▸ **Supplied text**:
++++

There’s something distinctive about universities that were founded in the 1960s. Maybe it’s the brutalist architecture. Maybe it’s the wild, naive but hopeful sounding principles on which they were formed, but they seem very different. And even though decades later, their distinctiveness may have been worn down by the winds of isomorphism, there’s still something that lingers and distinguishes them from both their older and younger neighbors. The phenomenon is perhaps most pronounced in England, where these universities were at the forefront of higher education massification, but the movement has echoes all around the world. Here in Canada, most notably at Trent, York, and Simon Fraser Universities.
A few years ago, two historians, Jill Pellew from the University of London, and Miles Taylor, now at the University of Berlin, brought together a group of historians of education around the world to produce a set of essays called Utopian Universities: A Global History of the New Campuses of the 1960s. It’s an absolutely fascinating and thoroughly cosmopolitan book.
Today, my guest is one of those co editors, Miles Taylor. In our interview today, we tackle a whole range of questions. What was it that made utopian, interdisciplinary focused universities such a fad around the world for a decade or so? How did governments, who thought they were buying a lot of new STEM programs, react to being loaded with these utopian and occasionally revolutionary institutions? And finally, what happened to utopianism? Why did the dream slowly fade away in the 1970s and 1980s? Was politics to blame, or did Utopian University simply get mugged by massification?

++++

Reproduce the passage on 1960s universities between "There’s something distinctive" and "Simon Fraser Universities.", inclusive, renaming "brutalist architecture" as "modernist architecture".

++++

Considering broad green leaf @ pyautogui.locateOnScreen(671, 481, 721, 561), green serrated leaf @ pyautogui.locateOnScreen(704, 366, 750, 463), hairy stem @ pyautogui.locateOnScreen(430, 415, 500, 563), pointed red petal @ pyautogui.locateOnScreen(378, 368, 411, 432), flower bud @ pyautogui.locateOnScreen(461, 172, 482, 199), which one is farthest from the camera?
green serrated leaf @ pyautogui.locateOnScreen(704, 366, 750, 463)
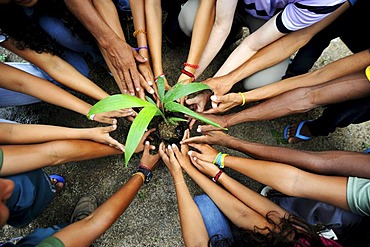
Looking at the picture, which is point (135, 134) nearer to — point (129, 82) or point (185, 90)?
point (185, 90)

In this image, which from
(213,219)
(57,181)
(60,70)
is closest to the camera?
(213,219)

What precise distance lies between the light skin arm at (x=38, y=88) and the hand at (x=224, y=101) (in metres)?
0.32

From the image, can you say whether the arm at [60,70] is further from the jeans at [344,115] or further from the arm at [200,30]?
the jeans at [344,115]

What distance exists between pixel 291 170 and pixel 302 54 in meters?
0.57

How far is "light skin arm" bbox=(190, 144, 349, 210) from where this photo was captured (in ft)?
2.88

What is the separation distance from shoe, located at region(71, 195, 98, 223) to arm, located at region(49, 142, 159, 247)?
0.21 metres

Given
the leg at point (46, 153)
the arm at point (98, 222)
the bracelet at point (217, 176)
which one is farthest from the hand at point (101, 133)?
the bracelet at point (217, 176)

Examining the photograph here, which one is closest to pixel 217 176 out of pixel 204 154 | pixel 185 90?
pixel 204 154

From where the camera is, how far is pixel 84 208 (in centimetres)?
126

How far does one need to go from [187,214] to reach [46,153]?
0.54 metres

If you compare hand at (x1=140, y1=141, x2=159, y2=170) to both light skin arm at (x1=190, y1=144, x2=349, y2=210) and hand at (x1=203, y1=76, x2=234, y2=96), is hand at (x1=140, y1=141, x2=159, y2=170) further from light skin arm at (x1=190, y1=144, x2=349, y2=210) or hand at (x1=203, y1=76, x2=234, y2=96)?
hand at (x1=203, y1=76, x2=234, y2=96)

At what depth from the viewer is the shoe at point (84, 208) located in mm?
1239

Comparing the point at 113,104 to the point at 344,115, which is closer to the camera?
the point at 113,104

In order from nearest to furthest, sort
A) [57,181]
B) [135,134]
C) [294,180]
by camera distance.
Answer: [135,134], [294,180], [57,181]
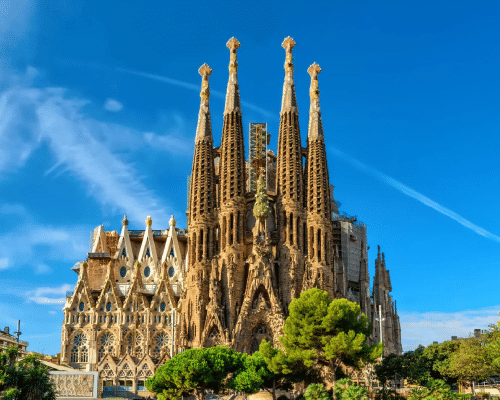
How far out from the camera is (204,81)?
209 ft

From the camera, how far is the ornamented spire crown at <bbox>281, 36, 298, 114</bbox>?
60906mm

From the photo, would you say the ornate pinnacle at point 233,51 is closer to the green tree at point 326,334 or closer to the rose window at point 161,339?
the rose window at point 161,339

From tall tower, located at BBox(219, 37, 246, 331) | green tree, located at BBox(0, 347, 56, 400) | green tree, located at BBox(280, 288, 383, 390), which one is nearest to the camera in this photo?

++++

▸ **Answer to the problem**:
There’s something distinctive about universities that were founded in the 1960s. Maybe it’s the modernist architecture. Maybe it’s the wild, naive but hopeful sounding principles on which they were formed, but they seem very different. And even though decades later, their distinctiveness may have been worn down by the winds of isomorphism, there’s still something that lingers and distinguishes them from both their older and younger neighbors. The phenomenon is perhaps most pronounced in England, where these universities were at the forefront of higher education massification, but the movement has echoes all around the world. Here in Canada, most notably at Trent, York, and Simon Fraser Universities.